> SOAL UNTUK DIPECAHKAN
Menurut potongan teks tentang Rizal, di asrama mana ia dipukuli oleh kakak kelasnya?

> POTONGAN TEKS
Melihat Rizal menjalani kehidupan di pesantren itu, saya merasa novel klasik Les Miserables karya Victor Hugo adalah hipokrit bangsat dan novel The Scarlet Letter karya Nathaniel Hawthorne hanyalah cerita romantic picisan jika ingat betapa tabahnya Rizal menjalani kehidupan asmaranya. Ia bejibaku dengan kesetiaan dan loyalitas hingga tak jarang satu sampai empat pukulan melayang ke wajahnya lantaran enggan untuk meninggalkan cinta sejatinya: Persija Jakarta.

Rizal adalah sosok Matt Buckner yang diceritakan dalam film Green Street Hooligans tentang bagaimana menjadi supporter yang setia walau kepala bonyok mata bengkak hingga titik darah penghabisan. Atas dasar itu mungkin menjadi pertimbangan dasar kakak kelasnya untuk membenci Rizal Wildan, menyeretnya jatuh hingga dipukuli di dalam asrama Sibawaih, asrama kakak kelas.

> INFORMASI HASIL EKSTRAKSI
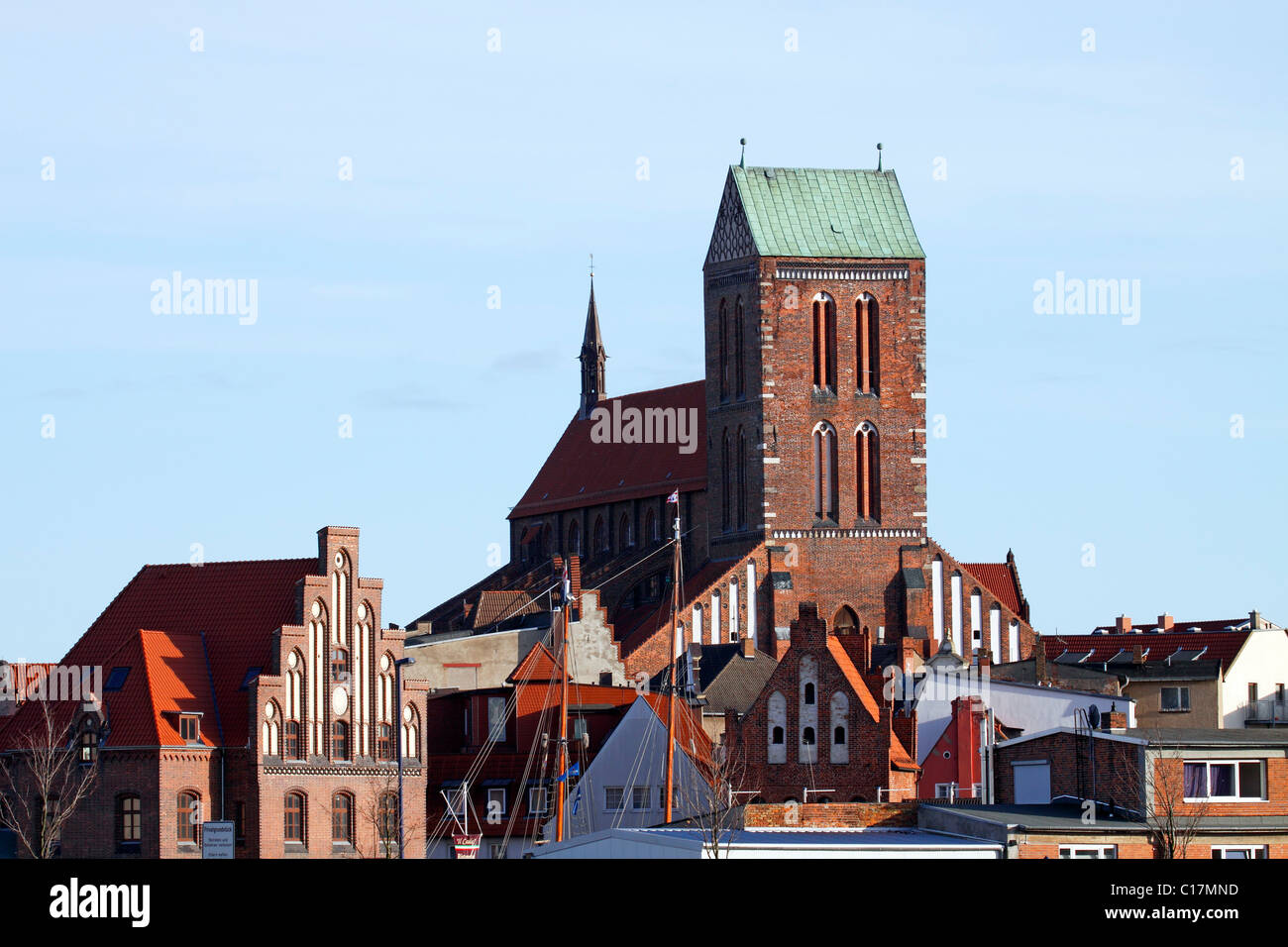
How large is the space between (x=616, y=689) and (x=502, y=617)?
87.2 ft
==
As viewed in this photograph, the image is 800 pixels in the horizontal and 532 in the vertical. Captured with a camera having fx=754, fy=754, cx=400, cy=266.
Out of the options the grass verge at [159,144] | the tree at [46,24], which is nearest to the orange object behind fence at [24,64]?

> TUGAS SELESAI
Di asrama Sibawaih, asrama kakak kelas.